I use wainwrights salmon and potato for my pups and they have all loved it and thrived on it.
It has good ingredients and has nothing that should cause any allergies.


----------



## feathersnowglitter (Nov 3, 2009)

Thanks mollymo. I have a nearly full bag of beta mixed with science plan which monkey was given to wean him onto beta still left but I think I am going to start mixing in the wainwrights straight away and just keep the other bag of food for emergencies or maybe treats as we go on walks?


----------



## BeagleOesx (Oct 9, 2009)

I use Wainwrights for both our 7 month Old English S/dog and our 2 year old Beagle. Originally our Beagle was on James Wellbeloved as he has a very sensitive tummy and after trial of many foods this was the only thing that settled him down. When we got our OES she was on Wainwrights already & we intended to switch her over to JWB as both are very similar but Harvey our Beagle kept pinching her food so we have now got them both on Wainwrights (one Large Puppy & the other Adult) and tbh his tummy is even better since going onto this and we have had no problems at all with him so I would definitely recommend Wainwrights.


----------



## chestersmum (Sep 18, 2009)

I would recommend the adult light wainwrights. Even though I have Chester on barking heads I know he likes wainwrights as well so I always have some back up if I run out of his barking heads food.


----------



## sarybeagle (Nov 4, 2009)

Our 18 week old beagle has recently changed to wainwrights and shes doing really well on it. Much bigger appetite, less windy. 
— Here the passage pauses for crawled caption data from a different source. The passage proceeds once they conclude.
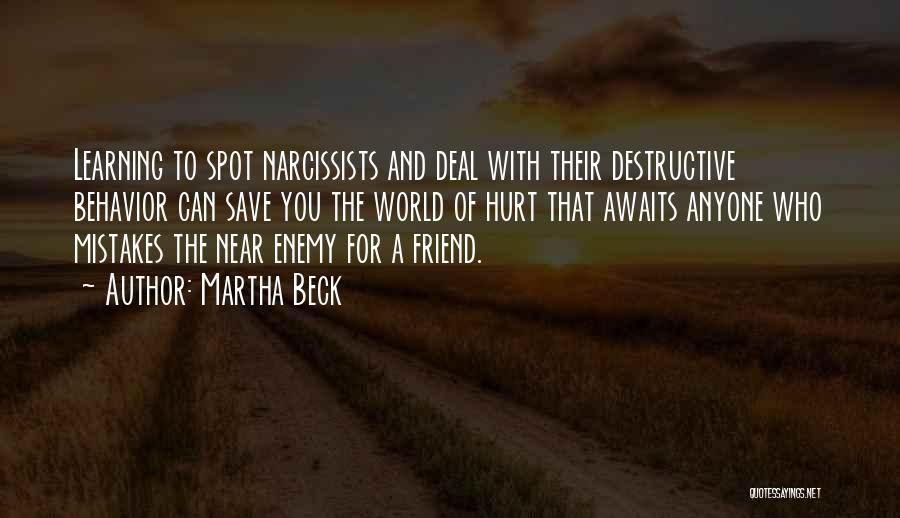 Martha Beck Quotes: Learning To Spot Narcissists And Deal With Their Destructive Behavior Can Save You The World Of Hurt That Awaits Anyone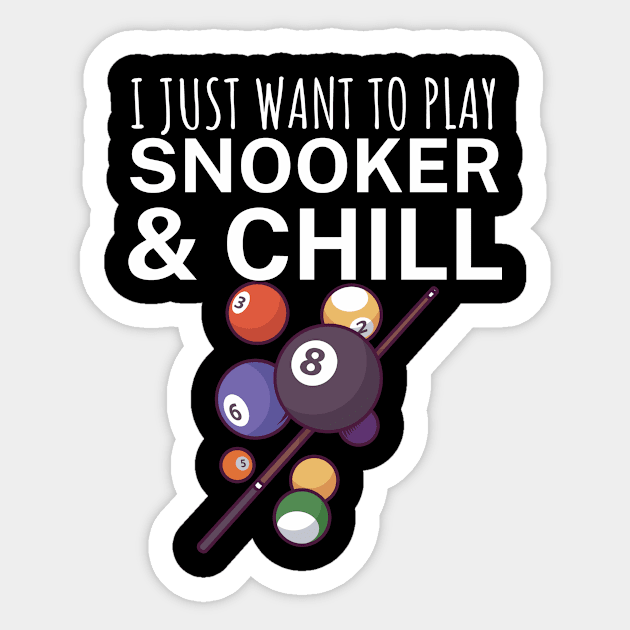 I just want to play snooker and chill Sticker by maxcode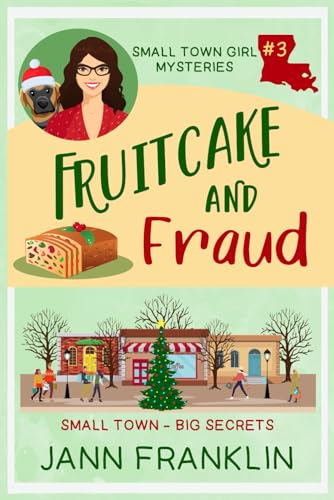 Franklin - Fruitcake and Fraud: Book 3 of The Small Town Girl Mysterie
I feed her about 30-40g under their max feeding recommendations for now to see how she does on that. I changed her over to this diet by mixing 80/20% then 60/40, 50/50, etc until on just wainwrights. 

Hth xxx


----------



## feathersnowglitter (Nov 3, 2009)

Thanks for that, I have started on the wainwrights now, just mixing a small amount in with the beta and he wolfed it down. So good start. I hope it reduced the "wind" problem as that is really not pleasant in the evenings lol. xxx


----------



## shamerl (Jan 13, 2010)

Hi,
Do you all just feed the dry biscuit to your pups or do you mix with any wet food??


----------



## BeagleOesx (Oct 9, 2009)

Yes, mainly they have the dry biscuits although I sometimes add in some peas or vegs left over from our food and they love it.


----------



## mollymo (Oct 31, 2009)

shamerl said:


> Hi,
> Do you all just feed the dry biscuit to your pups or do you mix with any wet food??


Mine always have wet food mixed with it.


----------